Prädikanten-Dienst in der evangelischen Kirche

Zum "Predigthelfer", wie es bis vor einigen Jahren im Rheinland noch hieß, wird man nicht von heute auf morgen. Franken war viele Jahre in der Kirche engagiert und über zwei Jahre Prädikanten-Anwärter, bis er endgültig berufen wurde. Neben unterschiedlichen Kursen, die absolviert werden müssen, ist vor allem die Zustimmung eines Leitungsgremiums erforderlich, wenn ein Gemeindemitglied in den Prädikanten-Status erhoben werden möchte. Trotz seines großen Engagements in der Kirche wird Thomas Franken jedoch immer Jurist bleiben, wie er selber sagt: "Aus Jura kommt man nicht mehr raus." Die beiden Staatsexamina sind Teil von ihm, auch wenn er vor seiner Gemeinde steht. Er selbst sieht das als Bereicherung und auch die Reaktionen auf den Anwalt, der von Gott erzählt, sind positiv. Was er in Ausbildung und Berufsleben gelernt hat, ermöglicht ihm, eine pointierte Botschaft zu verkünden. "Juristische Präzision und ein zielorientiertes Predigtverständnis"  sind Impulse, die der Kölner Rechtsanwalt durch seine Biographie mitbringt. Auch sei es manchmal hilfreich, dass er die juristische Eigenart verinnerlicht hat, nicht sofort zu bewerten.

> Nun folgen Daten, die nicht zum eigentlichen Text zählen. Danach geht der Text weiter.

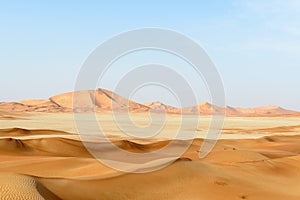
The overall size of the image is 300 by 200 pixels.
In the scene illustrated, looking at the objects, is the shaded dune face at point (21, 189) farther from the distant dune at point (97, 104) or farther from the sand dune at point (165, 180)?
the distant dune at point (97, 104)

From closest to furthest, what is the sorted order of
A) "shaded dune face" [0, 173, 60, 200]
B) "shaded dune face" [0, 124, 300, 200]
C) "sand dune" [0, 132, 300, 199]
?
"shaded dune face" [0, 173, 60, 200]
"shaded dune face" [0, 124, 300, 200]
"sand dune" [0, 132, 300, 199]

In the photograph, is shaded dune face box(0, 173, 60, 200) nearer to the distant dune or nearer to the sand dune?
the sand dune

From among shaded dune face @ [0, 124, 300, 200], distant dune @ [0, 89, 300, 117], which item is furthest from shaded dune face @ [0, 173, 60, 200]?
distant dune @ [0, 89, 300, 117]

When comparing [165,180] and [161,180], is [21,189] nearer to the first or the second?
[161,180]

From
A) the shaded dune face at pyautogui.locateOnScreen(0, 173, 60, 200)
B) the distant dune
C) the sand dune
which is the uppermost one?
the distant dune

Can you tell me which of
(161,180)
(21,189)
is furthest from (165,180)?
(21,189)

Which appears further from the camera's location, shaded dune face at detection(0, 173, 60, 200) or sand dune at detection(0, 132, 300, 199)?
sand dune at detection(0, 132, 300, 199)

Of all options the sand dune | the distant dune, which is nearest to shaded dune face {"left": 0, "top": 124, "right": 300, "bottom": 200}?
the sand dune

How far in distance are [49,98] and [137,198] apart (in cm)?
14197

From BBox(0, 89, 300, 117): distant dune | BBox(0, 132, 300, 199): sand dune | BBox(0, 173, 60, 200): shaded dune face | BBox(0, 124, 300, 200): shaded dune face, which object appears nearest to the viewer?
BBox(0, 173, 60, 200): shaded dune face

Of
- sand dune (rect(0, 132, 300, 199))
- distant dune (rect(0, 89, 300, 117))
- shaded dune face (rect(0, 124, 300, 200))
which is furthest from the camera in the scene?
distant dune (rect(0, 89, 300, 117))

Ein Anwalt, der "mehr" wollte

Wie es dazu kam, dass Franken den mühsamen Weg in der Kirche einschlug?  Ihm fehlte etwas Entscheidendes – der Blick für das große Ganze. Bereits im Jurastudium kam ihm dieser viel zu kurz. Der leistungsorientierte Studiengang ließ wenig Raum für Überlegungen außerhalb der Paragraphen. Zwar sei das Angebot in Form von Grundlagenfächern auch für Juristen durchaus vorhanden gewesen, doch gewinne man mit den dort erworbenen Kenntnissen in den beiden Staatsexamina keinen Blumentopf. Es sei den jungen Rechtswissenschaftlern daher kaum zu verdenken, wenn sie die Priorität auf das Pflichtprogramm legten und sich nicht noch zusätzlich mit ethischen Fragen beschäftigten. Laut Franken ist der Tunnelblick in Sachen Bildung vielleicht auch eine deutsche Eigenschaft. Studienrichtungen seien hierzulande meist eine Lebensentscheidung. Sich erst einmal in verschiedenen Fachrichtungen zu bilden, um dann herauszufinden, wo der eigene Platz liegt, wie es beispielsweise die Briten machen, sei an deutschen Universitäten völlig unüblich. Das "Mehr", nach dem der Volljurist suchte, findet er mittlerweile an der Uni Marburg. Nur dort wird berufsbegleitend der Masterstudiengang Evangelische Theologie angeboten. Voraussetzungen für das Studium sind ein Hochschulabschluss beliebiger Art, sowie mehrere Jahre Berufserfahrung. Innerhalb von drei Jahren wird den Studierenden das Rüstzeug für theologische Tätigkeiten vermittelt. Der größte Teil erfolgt im Selbststudium, denn Präsenzzeiten müssen aufgrund der Berufstätigkeit der Master-Studenten möglichst gering gehalten werden. Gelernt hat Franken unter anderem, dass sich Theologen und Juristen in ihrer wissenschaftlichen Herangehensweise oft sehr ähnlich sind. Nicht zuletzt mag das daran liegen, dass es in beiden Disziplinen um die Anwendung und Bedeutung von Normen geht.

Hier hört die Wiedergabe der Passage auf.